> What to do:
Retype the data below exactly; skip every image.

Collected data entries:
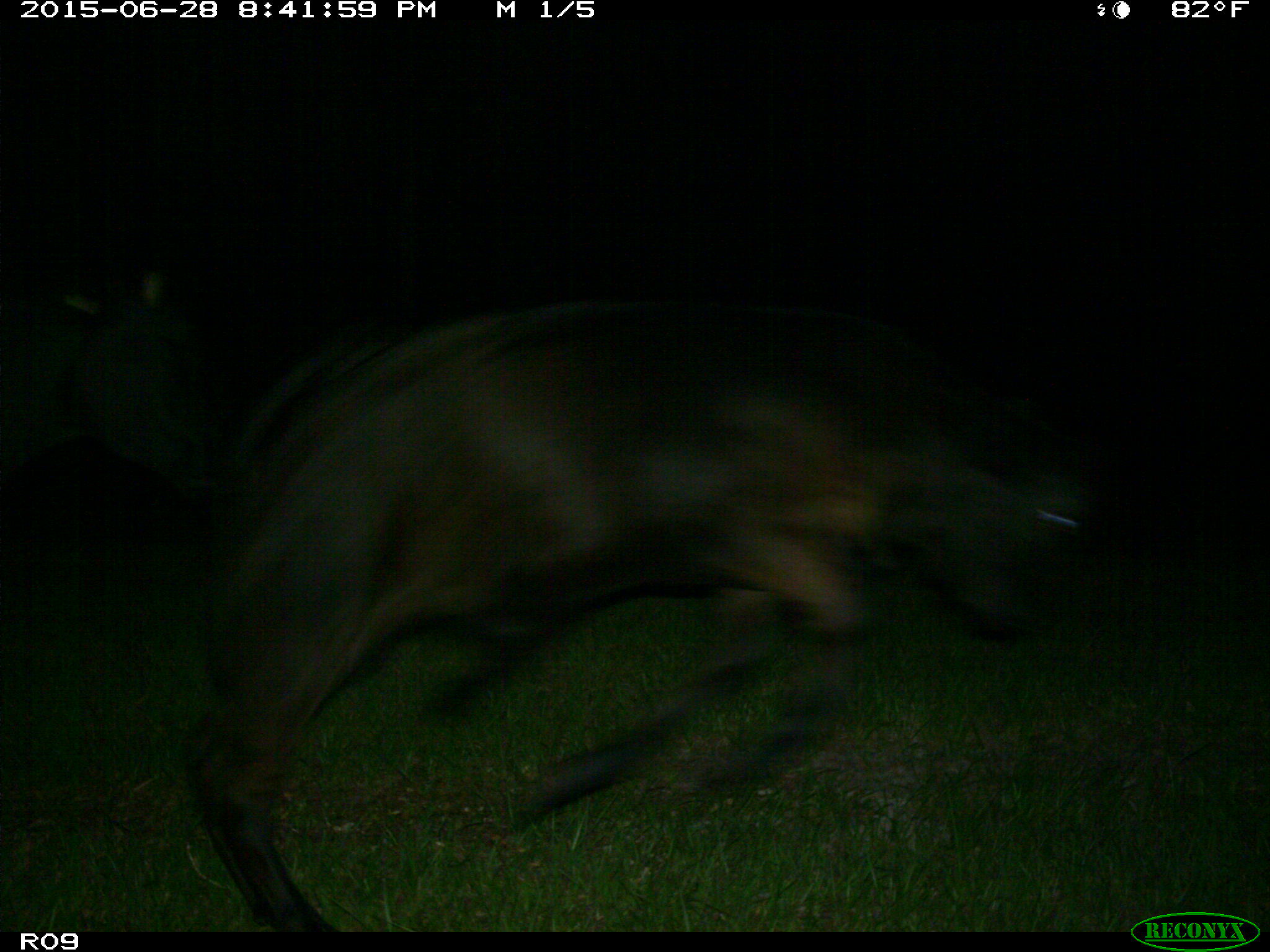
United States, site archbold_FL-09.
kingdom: Animalia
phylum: Chordata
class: Mammalia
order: Artiodactyla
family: Bovidae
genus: Bos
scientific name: Bos taurus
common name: domestic cow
Bos taurus (domestic cow).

> Result of this task:
United States, site archbold_FL-09.
kingdom: Animalia
phylum: Chordata
class: Mammalia
order: Artiodactyla
family: Bovidae
genus: Bos
scientific name: Bos taurus
common name: domestic cow
Bos taurus (domestic cow).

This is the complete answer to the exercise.